> **Страница**:
-- -- --

Иначе является лишь бесцельное мелькание и вспыхивание образов, сбивчивая
душевная игра, которая хотя и может кому-нибудь доставить наслаждение, но не
имеет никакого отношения к действительному проникновению в высшие миры.
Если мы дальше обсудим, какие огромные перемены происходят в человеке,
который действительно вступает в высший мир, то мы поймем также, что тут
есть еще и другая сторона предмета. "Видящий" должен в душевной жизни
обладать абсолютным здоровьем, нет лучшего ухода за этим здоровьем, чем
подлинное мышление. Это здоровье может даже серьезно пострадать, если
упражнения для высшего развития не будут построены на мышлении. Как истинно
то, что здраво и правильно мыслящего человека дар ясновидения сделает еще
здоровее, еще приспособленнее к жизни, чем он является без него, так же
верно и то, что всякое желание развития при боязни усилия мысли, всякая
мечтательность в этой области опасны как для душевного, так и для телесного
здоровья. Кто будет стремиться к высшему познанию при соблюдении здесь
сказанного, тому нечего бояться, но оно допустимо только при этом условии.

-- -- --

(Фрагмент набора данных)
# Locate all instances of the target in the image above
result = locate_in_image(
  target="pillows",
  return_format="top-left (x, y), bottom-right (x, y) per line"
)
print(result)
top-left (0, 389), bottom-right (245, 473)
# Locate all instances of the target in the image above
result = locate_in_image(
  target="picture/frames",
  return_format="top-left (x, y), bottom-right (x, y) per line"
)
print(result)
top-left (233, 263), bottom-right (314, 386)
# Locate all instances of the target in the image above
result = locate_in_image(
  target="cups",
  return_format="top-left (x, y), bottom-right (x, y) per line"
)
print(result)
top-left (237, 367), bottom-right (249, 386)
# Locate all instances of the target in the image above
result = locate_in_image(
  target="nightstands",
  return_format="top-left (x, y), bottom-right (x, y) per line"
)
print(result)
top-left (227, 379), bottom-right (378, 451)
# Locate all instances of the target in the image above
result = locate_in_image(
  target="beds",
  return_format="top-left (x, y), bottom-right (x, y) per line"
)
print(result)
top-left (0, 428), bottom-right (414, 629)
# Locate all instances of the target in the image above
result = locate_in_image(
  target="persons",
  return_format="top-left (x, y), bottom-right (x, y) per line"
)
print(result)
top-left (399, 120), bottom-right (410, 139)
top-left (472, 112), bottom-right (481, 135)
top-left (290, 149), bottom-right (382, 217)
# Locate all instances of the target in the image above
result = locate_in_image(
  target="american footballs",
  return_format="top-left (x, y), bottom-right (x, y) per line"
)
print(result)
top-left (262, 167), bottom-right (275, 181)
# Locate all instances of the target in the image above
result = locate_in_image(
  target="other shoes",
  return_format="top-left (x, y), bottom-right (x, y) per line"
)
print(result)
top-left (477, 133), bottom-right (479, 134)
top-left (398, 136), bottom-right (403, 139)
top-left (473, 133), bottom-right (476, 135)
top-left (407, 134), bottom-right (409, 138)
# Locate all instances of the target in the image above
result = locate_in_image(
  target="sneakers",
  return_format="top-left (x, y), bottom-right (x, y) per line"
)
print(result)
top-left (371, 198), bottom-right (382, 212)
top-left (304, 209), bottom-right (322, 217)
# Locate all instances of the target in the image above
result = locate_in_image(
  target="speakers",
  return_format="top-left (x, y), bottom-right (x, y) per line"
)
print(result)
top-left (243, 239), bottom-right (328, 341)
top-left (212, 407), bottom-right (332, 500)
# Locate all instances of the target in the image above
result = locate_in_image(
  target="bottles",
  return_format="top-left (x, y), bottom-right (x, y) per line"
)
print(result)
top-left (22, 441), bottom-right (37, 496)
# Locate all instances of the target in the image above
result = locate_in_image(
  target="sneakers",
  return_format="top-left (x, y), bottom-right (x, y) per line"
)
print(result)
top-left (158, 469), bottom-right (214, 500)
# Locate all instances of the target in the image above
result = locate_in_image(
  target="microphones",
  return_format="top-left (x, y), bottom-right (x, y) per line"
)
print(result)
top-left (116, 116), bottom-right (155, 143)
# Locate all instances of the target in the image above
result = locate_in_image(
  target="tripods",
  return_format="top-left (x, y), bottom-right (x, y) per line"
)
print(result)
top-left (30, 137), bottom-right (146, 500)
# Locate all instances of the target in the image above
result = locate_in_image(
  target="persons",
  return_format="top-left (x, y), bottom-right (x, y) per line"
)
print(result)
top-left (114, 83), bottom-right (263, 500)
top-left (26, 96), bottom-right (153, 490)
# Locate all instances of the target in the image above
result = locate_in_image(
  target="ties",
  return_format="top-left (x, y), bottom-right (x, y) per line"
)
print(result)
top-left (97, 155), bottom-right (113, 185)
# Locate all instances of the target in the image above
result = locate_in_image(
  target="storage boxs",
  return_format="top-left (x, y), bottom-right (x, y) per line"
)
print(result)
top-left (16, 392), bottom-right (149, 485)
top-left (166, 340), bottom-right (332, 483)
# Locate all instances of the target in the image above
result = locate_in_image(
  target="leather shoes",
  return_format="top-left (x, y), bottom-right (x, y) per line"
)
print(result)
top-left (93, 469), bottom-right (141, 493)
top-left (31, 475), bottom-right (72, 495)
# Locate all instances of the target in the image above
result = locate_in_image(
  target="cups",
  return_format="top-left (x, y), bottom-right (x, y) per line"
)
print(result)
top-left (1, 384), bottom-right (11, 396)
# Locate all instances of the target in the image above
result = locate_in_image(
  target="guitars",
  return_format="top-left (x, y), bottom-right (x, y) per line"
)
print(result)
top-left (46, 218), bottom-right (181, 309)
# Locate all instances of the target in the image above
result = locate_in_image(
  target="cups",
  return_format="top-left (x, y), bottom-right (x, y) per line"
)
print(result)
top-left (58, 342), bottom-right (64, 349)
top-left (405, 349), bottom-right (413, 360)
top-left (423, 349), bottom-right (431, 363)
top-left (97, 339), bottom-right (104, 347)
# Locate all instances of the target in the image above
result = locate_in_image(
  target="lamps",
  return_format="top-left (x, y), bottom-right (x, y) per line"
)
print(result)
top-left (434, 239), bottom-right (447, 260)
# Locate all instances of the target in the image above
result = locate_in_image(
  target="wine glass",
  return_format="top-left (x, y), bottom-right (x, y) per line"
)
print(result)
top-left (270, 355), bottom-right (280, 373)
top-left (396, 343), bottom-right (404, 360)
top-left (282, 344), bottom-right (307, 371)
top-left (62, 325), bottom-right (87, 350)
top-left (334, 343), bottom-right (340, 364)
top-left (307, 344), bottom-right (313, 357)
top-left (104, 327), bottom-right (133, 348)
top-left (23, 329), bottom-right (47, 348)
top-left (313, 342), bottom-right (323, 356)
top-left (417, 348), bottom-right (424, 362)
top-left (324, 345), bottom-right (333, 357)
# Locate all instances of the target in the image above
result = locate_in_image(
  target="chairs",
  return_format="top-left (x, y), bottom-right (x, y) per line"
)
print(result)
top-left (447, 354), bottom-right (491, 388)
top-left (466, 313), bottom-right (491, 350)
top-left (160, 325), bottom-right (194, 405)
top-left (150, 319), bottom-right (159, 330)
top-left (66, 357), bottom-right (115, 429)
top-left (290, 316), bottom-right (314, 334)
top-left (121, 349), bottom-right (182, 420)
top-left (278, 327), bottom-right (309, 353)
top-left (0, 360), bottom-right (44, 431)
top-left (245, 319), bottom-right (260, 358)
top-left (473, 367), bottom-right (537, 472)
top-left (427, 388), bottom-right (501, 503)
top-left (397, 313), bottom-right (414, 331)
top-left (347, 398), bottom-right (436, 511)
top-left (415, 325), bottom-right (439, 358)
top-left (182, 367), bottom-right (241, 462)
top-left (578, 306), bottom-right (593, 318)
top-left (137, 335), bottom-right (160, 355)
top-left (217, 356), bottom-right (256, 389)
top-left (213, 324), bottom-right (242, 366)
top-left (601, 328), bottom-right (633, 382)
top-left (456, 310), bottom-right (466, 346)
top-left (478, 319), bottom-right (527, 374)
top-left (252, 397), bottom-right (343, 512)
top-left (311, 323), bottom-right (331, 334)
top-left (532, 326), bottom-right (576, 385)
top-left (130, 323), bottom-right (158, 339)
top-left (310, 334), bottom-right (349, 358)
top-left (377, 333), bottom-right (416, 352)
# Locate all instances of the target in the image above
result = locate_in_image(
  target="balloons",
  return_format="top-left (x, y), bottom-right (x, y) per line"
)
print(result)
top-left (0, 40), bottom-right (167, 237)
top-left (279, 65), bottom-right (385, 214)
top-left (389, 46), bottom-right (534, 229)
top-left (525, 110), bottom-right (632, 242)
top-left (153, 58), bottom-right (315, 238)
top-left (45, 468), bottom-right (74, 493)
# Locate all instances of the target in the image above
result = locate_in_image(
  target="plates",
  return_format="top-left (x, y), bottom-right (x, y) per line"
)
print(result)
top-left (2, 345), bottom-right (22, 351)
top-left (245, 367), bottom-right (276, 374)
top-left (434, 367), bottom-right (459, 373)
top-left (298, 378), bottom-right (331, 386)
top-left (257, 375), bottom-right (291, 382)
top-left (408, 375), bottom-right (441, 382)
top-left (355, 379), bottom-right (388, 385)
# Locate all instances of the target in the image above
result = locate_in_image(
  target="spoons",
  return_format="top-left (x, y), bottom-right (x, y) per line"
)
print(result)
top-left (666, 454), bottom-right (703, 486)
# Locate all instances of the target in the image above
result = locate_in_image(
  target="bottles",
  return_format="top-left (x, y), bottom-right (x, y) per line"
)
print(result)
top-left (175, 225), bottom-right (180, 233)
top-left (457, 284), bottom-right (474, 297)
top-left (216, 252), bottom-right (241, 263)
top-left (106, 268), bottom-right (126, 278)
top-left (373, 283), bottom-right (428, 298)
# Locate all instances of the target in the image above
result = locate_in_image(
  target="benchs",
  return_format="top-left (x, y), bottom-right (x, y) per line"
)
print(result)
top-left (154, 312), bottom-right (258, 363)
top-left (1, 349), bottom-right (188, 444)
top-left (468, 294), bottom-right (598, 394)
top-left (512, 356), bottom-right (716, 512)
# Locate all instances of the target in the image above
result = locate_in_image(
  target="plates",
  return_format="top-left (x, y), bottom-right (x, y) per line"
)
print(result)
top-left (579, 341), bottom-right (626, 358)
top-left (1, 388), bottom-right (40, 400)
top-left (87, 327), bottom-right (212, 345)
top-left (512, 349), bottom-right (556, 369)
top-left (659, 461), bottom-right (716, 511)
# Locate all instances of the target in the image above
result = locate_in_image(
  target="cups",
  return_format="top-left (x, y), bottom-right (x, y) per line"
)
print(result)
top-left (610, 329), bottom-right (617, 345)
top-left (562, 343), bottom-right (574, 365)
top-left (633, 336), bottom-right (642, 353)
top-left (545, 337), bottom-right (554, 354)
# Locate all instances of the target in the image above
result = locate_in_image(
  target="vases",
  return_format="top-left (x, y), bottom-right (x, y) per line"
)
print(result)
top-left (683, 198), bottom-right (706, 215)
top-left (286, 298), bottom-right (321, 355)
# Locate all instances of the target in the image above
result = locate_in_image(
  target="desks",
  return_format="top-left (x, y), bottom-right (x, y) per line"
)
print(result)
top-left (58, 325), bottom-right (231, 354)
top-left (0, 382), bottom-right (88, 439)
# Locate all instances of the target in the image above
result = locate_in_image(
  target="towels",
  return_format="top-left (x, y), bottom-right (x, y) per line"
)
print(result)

-- -- --

> **Задание A**: Что во фрагменте о высшем познании названо лучшим уходом за душевным здоровьем «видящего»?
> **Задание B**: Перепишите слово в слово кусок фрагмента о высшем познании между «Если мы дальше» и «при этом условии.» включительно.
Записи здесь никакой роли не играют.

> **Ожидаемый ответ A**: Подлинное мышление.

> **Ожидаемый ответ B**:
Если мы дальше обсудим, какие огромные перемены происходят в человеке,
который действительно вступает в высший мир, то мы поймем также, что тут
есть еще и другая сторона предмета. "Видящий" должен в душевной жизни
обладать абсолютным здоровьем, нет лучшего ухода за этим здоровьем, чем
подлинное мышление. Это здоровье может даже серьезно пострадать, если
упражнения для высшего развития не будут построены на мышлении. Как истинно
то, что здраво и правильно мыслящего человека дар ясновидения сделает еще
здоровее, еще приспособленнее к жизни, чем он является без него, так же
верно и то, что всякое желание развития при боязни усилия мысли, всякая
мечтательность в этой области опасны как для душевного, так и для телесного
здоровья. Кто будет стремиться к высшему познанию при соблюдении здесь
сказанного, тому нечего бояться, но оно допустимо только при этом условии.